Cybersecurity Venture projects a ransomware every 2 seconds by 2031 – attacks that will cost us $265B annually^v.

The United States ranks among the top five countries and regions with the highest average data breach costs, estimated at approximately $9.44 million^vi. Almost a third of these destructive or ransomware attacks are on critical infrastructure organizations, which include financial services, industries, technology, transportation, energy, communication, healthcare, education, and public sector. Data breach on critical infrastructure poses a significant threat to citizens, businesses, and the economy as these organizations provide essential services vital to our daily lives. For example, a breach at a financial services organization could lead to the theft of financial information, such as credit card numbers and Social Security numbers. This breach could make it difficult for citizens to get loans, mortgages, and other financial services. A breach at a healthcare organization could lead to the theft of medical records, which could be used for identity theft or to blackmail citizens.

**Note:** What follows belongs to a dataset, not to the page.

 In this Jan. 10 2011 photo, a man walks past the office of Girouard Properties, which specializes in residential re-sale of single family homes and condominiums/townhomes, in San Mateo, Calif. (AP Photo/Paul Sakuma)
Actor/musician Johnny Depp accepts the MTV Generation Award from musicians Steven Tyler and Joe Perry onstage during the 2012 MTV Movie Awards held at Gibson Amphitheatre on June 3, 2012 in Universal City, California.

An attack on the power grid could lead to widespread blackouts, disrupting hospitals, businesses, and homes.

While the 2021 Colonial Pipeline cyber-attack^vii did not make headlines as prominently as SolarWinds, it actually left a heavier impact on the United States and sparked global concern. The major pipeline system, spanning over 5,500 miles that supplies gasoline, diesel, and jet fuel from the Gulf Coast to the eastern U.S., was targeted by a ransomware attack causing significant economic fallout extending to both the company and the nation. Not only did it disrupt the flow of gasoline and jet fuel across the nation, leading to fuel shortages and spike in prices, the event caused a significant financial loss of over billions of dollars, affecting consumers and businesses alike. It was certainly a wake-up call to how vulnerable essential services are in the digital age. To regain control, Colonial Pipeline was forced to pay $4.4 million in cryptocurrency to the hacker group. These alarming statistics indicate the potential for cyber-attacks to inflict financial crises and is also a clear reminder of the urgency in implementing a robust cybersecurity measure to protect our critical infrastructure.

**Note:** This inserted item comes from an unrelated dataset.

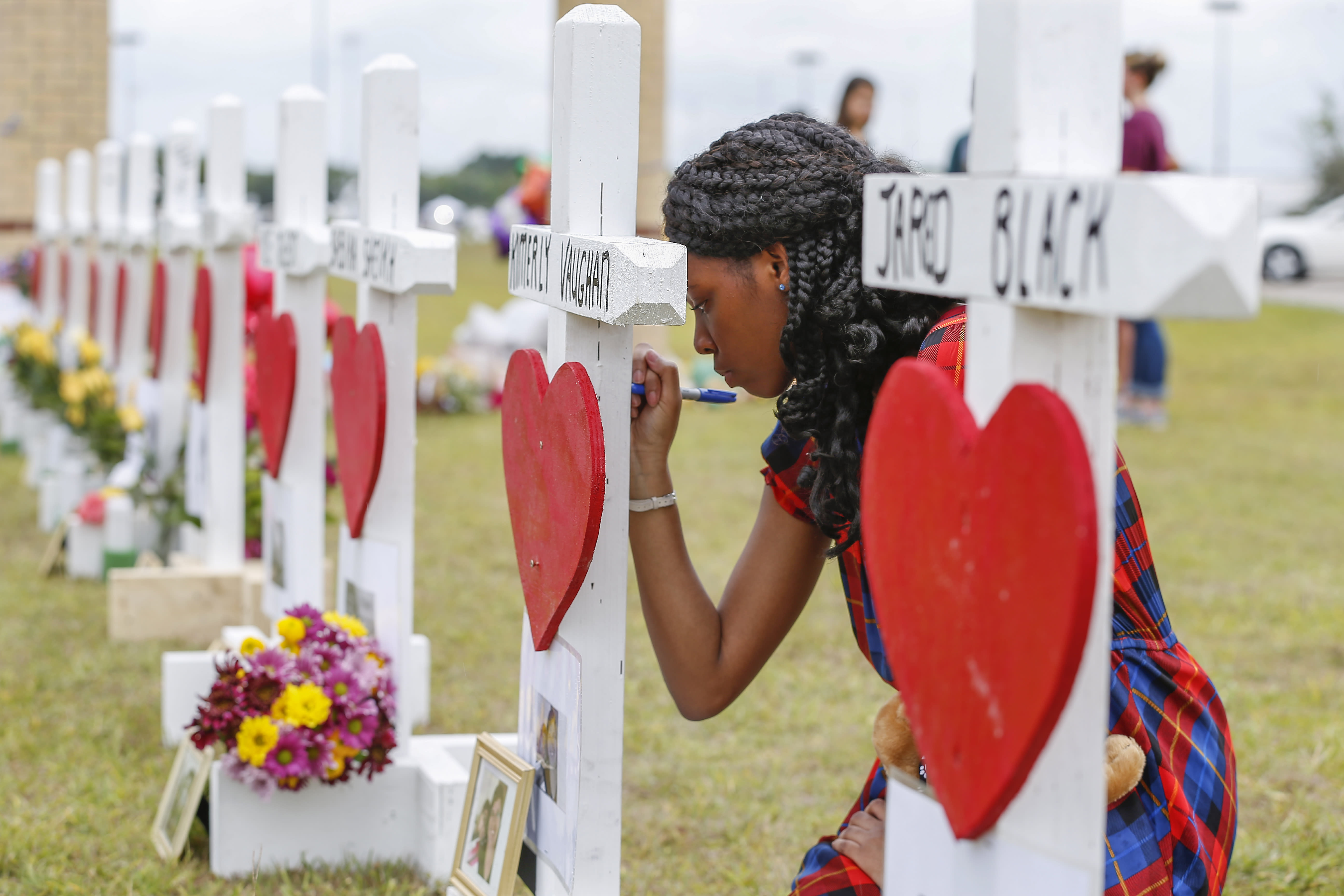 <p>Santa Fe High School freshman, Jai Gillard writes messages on each of the 10 crosses in front the school Monday, May 21, 2018, in Santa Fe. Gillard, was in the art class Friday morning, knew all of the victims of the shooting. Texas Governor Greg Abbott has called for a moment of silence at 10 a.m. and came to the school to participate. (Photo: Steve Gonzales/Houston Chronicle via AP) </p>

Businesses v. Bad Actors: The Struggle for Power, Control, and Money

The endgame for bad actors is to gain control of something valuable, which they achieve through a cyber-attack. A cyber-attack is a malicious attempt to damage, disrupt, or steal data from a computer system or network. Cyber-attacks are conducted by an individual or organization to compromise the confidentiality, integrity or availability of information or computer systems. Attackers use different methods to break into computer systems with different motives, including – personal, criminal, and political. Some of the most common cyber-attacks include:

Malware/ Spyware: Malware is malicious software (e.g.: viruses, worms, trojans) that can damage, disable, steal data, or cause harm to computer systems. It can be spread through email attachments, infected websites, or USB drives.

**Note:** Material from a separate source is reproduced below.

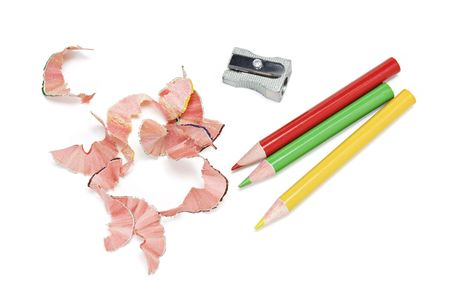 sharpenings: Colour Pencils and Shavings on White Background Stock Photo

Phishing Attacks: Phishing attacks are attempts to trick users into revealing sensitive information, such as passwords or credit card numbers. Phishing emails often appear to be from legitimate companies, such as banks or government agencies.

Ransomware: These attacks encrypt an organization’s data and deny access to them to demand a ransom payment. If the victim does not pay the demanded ransom, the data is lost forever.

Identity-Based Attacks: Also known as identity theft, these attacks involve the unauthorized use of an individual’s personal information for malicious purposes. These attacks can lead to financial fraud, legal issues, and damage to one’s reputation. Common forms include financial identity theft, criminal identity theft, medical identity theft, and account takeovers.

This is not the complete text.